*Set task A*
Set down the passage of the computer vision text between "Computers vs Humans: Computer" and "with than pictures.", inclusive, word for word.
*Set task B*
Recast the lines of the listing from the one holding "Considering the options" through the end of the listing, inclusive, as a JSON list of strings with one string per line, leaving out blank lines.

-- START OF Reading text --

Computers vs Humans: Computer Vision

COMPUTER VISION
(http://www.theopavlidis.com/CvsH/Vision.htm)

1. Why Computers Have Trouble Making Sense of Pictures

Anyone who has used a search engine, such as Google, has experienced how easy is to find documents that contain a given word (or words). But have you tried to find pictures with a certain subject? Unless the pictures are tagged (have text associated with them) you will be out of luck. Here is why computers find text much easier to deal with than pictures.

When text is stored on a computer, each character is translated into a number and the number is placed into computer memory. There are international standards for representing characters with numbers, the most commonly used is ASCII (it stands for American Standard Code for Information Interchange). For example, 65 stands for A, 66 for B, 97 for a, 98 for b, etc. Punctuation marks and spaces are assigned a code so that Brown fox becomes 66,114,111,119,110,32,102,111,120. (Of course the numbers are stored in binary form but that conversion is straightforward.) If you searching for documents with the word fox your query is converted into numbers (102,111,120) and searching for matches is reduced to matching strings of numbers, something that computers can do very well. The numbers are in the 0-255 range, so that each character is stored in a byte.

Pictures are also stored as strings of numbers, the colors at each pixel. The word pixel stands for picture element and here we come into the first fundamental difference between text and pictures. The characters in a text are natural elements and they describe the text whether stored in computer memory or chiseled in a stone tablet. When a person looks at a picture, he/she does not perceive any pixels. When a picture is taken with a digital camera is subdivided into tiny areas and information about their color is stored in the camera memory and, eventually, in computer memory. These tiny elements are the pixels. We know from physics that any color can be expressed as a combination of red, green, and blue and the standard is to express the strength of each color in the 0-255 range (so that it is stored in a byte). That gives a total of 256³ colors or more than 16 million, far more colors than a person can tell apart. (When the three colors are the same the picture appears gray, what we call "black-and-white photograph".) A typical camera may subdivide the scene into 1000 rows and 1000 columns, so that we have a million pixels and since each pixel has three byte, the picture requires three million bytes or three megabytes.

-- END OF Reading text --
-- START OF Data supplied --

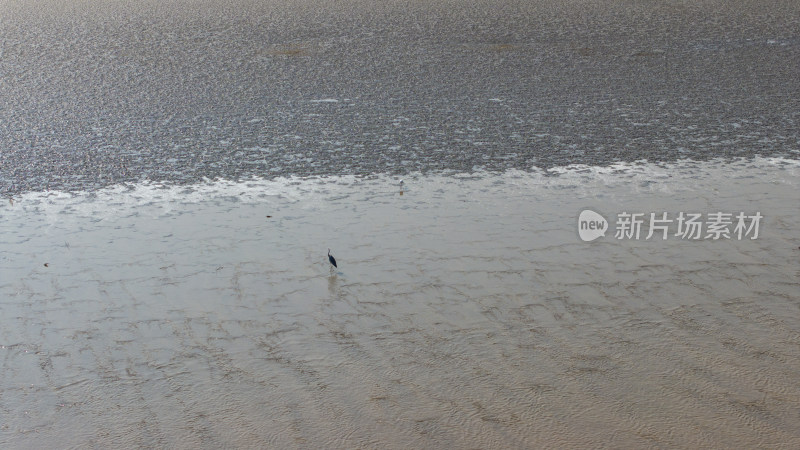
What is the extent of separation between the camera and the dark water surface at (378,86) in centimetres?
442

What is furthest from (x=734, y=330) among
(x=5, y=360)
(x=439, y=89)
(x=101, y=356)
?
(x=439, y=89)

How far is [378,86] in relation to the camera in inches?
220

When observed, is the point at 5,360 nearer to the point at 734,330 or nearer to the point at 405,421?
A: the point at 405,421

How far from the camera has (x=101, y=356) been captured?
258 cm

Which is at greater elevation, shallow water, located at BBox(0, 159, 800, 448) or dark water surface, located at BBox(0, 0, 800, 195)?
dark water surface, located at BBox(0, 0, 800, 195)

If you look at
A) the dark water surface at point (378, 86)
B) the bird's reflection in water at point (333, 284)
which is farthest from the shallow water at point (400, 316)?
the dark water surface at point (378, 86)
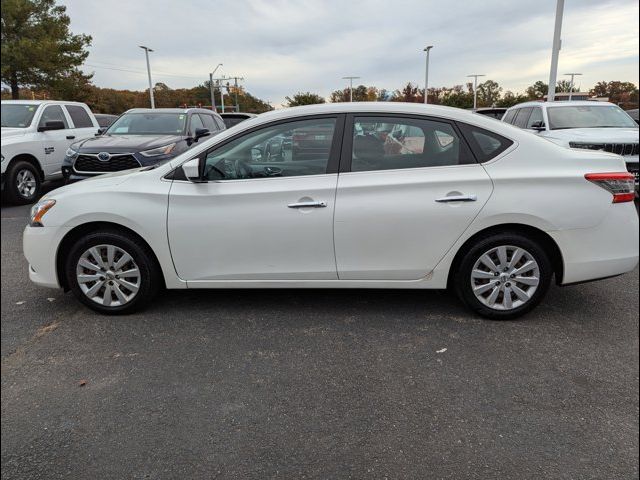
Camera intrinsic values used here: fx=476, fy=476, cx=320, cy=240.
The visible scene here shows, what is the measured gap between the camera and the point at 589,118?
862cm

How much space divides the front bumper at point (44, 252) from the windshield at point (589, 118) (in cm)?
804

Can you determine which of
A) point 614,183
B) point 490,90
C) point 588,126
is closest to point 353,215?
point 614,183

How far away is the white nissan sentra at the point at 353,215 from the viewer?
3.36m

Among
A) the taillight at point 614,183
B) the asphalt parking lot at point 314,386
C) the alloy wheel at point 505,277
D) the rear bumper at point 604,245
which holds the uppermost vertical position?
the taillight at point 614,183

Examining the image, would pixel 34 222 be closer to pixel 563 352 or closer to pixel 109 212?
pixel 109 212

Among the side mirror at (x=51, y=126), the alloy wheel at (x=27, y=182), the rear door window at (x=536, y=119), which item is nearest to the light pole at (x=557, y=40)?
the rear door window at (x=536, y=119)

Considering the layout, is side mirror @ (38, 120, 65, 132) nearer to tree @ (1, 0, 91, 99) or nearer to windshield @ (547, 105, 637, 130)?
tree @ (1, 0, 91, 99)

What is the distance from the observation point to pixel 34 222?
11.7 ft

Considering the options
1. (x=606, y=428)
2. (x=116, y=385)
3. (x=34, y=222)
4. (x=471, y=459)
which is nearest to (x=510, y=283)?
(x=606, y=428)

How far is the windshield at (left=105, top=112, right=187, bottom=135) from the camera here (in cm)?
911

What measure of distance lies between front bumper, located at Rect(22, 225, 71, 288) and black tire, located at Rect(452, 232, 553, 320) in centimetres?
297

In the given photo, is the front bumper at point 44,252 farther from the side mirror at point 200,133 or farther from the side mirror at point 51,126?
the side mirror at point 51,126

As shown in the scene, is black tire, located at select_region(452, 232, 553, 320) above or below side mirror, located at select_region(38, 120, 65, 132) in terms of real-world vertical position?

-- END OF Data supplied --

*Reply A*
Computers vs Humans: Computer Vision

COMPUTER VISION
(http://www.theopavlidis.com/CvsH/Vision.htm)

1. Why Computers Have Trouble Making Sense of Pictures

Anyone who has used a search engine, such as Google, has experienced how easy is to find documents that contain a given word (or words). But have you tried to find pictures with a certain subject? Unless the pictures are tagged (have text associated with them) you will be out of luck. Here is why computers find text much easier to deal with than pictures.

*Reply B*
[
  "Considering the options",
  "1. (x=606, y=428)",
  "2. (x=116, y=385)",
  "3. (x=34, y=222)",
  "4. (x=471, y=459)",
  "which is nearest to (x=510, y=283)?",
  "(x=606, y=428)",
  "How far is the windshield at (left=105, top=112, right=187, bottom=135) from the camera here (in cm)?",
  "911",
  "What measure of distance lies between front bumper, located at Rect(22, 225, 71, 288) and black tire, located at Rect(452, 232, 553, 320) in centimetres?",
  "297",
  "In the given photo, is the front bumper at point 44,252 farther from the side mirror at point 200,133 or farther from the side mirror at point 51,126?",
  "the side mirror at point 51,126",
  "As shown in the scene, is black tire, located at select_region(452, 232, 553, 320) above or below side mirror, located at select_region(38, 120, 65, 132) in terms of real-world vertical position?"
]